■ AIM
Extract the text of the listing below line for line, without changing any wording, and omit the pictures.

■ PROVIDED DATA
------------------------
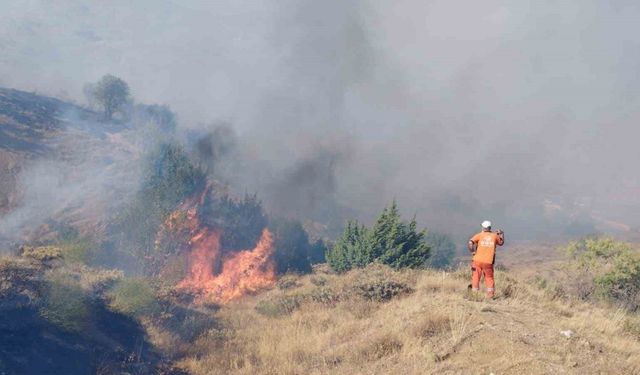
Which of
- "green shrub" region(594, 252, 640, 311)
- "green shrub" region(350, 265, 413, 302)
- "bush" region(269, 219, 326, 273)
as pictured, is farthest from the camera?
"bush" region(269, 219, 326, 273)

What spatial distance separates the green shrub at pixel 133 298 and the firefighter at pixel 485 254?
365 inches

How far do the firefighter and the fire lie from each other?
15.9 meters

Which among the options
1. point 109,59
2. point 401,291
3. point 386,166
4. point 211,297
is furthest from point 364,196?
point 109,59

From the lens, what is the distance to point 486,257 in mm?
10875

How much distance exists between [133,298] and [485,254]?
32.3 ft

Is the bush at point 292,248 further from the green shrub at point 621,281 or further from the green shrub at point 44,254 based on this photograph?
the green shrub at point 621,281

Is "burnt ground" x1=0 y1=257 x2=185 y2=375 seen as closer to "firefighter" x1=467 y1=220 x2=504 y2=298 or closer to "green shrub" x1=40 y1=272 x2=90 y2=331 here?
"green shrub" x1=40 y1=272 x2=90 y2=331

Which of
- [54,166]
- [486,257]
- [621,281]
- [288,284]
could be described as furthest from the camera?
[54,166]

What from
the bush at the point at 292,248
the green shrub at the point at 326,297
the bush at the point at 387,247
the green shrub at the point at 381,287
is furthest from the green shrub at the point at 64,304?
the bush at the point at 292,248

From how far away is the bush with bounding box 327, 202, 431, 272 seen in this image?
2577cm

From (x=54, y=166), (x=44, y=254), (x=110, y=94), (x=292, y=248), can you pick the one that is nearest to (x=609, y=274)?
(x=44, y=254)

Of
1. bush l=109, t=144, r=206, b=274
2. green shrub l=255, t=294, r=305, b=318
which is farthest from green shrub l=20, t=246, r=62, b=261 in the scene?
bush l=109, t=144, r=206, b=274

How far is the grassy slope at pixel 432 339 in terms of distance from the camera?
7.24 meters

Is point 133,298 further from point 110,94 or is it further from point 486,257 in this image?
point 110,94
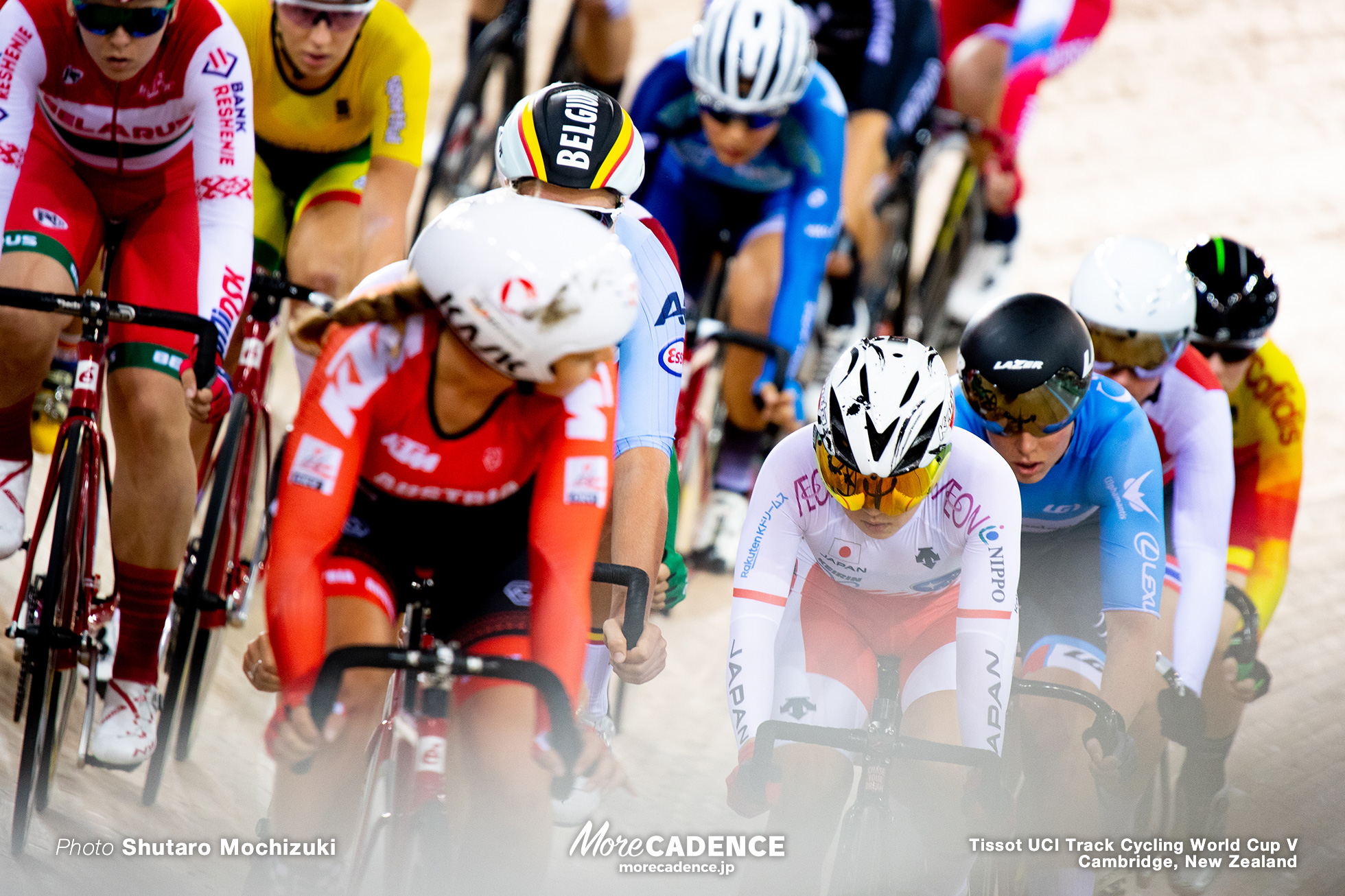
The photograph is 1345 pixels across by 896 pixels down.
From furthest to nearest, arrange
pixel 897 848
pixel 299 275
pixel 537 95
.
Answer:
------------------------
■ CORRECT RESPONSE
Which of
- "green shrub" region(594, 252, 640, 311)
- "green shrub" region(350, 265, 413, 302)
- "bush" region(269, 219, 326, 273)
as pictured, is farthest from the camera?
"bush" region(269, 219, 326, 273)

What spatial distance separates the green shrub at pixel 133 298 and the firefighter at pixel 485 254?
365 inches

How far do the firefighter and the fire lie from each other?
15.9 meters

Which among the options
1. point 109,59
2. point 401,291
3. point 386,166
4. point 211,297
is furthest from point 364,196?
point 109,59

From the lens, what is the distance to point 486,257 in mm?
10875

How much distance exists between [133,298] and [485,254]?
32.3 ft

Is the bush at point 292,248 further from the green shrub at point 621,281 or further from the green shrub at point 44,254 based on this photograph?
the green shrub at point 621,281

Is "burnt ground" x1=0 y1=257 x2=185 y2=375 seen as closer to "firefighter" x1=467 y1=220 x2=504 y2=298 or closer to "green shrub" x1=40 y1=272 x2=90 y2=331 here?
"green shrub" x1=40 y1=272 x2=90 y2=331

Which of
- [54,166]
- [486,257]
- [621,281]
- [288,284]
could be described as furthest from the camera?
[54,166]

What from
the bush at the point at 292,248
the green shrub at the point at 326,297
the bush at the point at 387,247
the green shrub at the point at 381,287
is furthest from the green shrub at the point at 64,304?
the bush at the point at 292,248

From how far away is the bush with bounding box 327, 202, 431, 272 seen in this image?
2577cm

From (x=54, y=166), (x=44, y=254), (x=110, y=94), (x=292, y=248), can you pick the one that is nearest to (x=609, y=274)?
(x=44, y=254)

Of
1. bush l=109, t=144, r=206, b=274
2. green shrub l=255, t=294, r=305, b=318
which is farthest from green shrub l=20, t=246, r=62, b=261 in the scene?
bush l=109, t=144, r=206, b=274

How far is the grassy slope at pixel 432 339 in terms of distance from the camera?
7.24 meters

Is point 133,298 further from point 110,94 or is it further from point 486,257 in this image?
point 110,94
The photograph is 1345 pixels across by 896 pixels down.
From furthest to nearest, arrange
pixel 897 848
pixel 299 275
pixel 537 95
.
Answer:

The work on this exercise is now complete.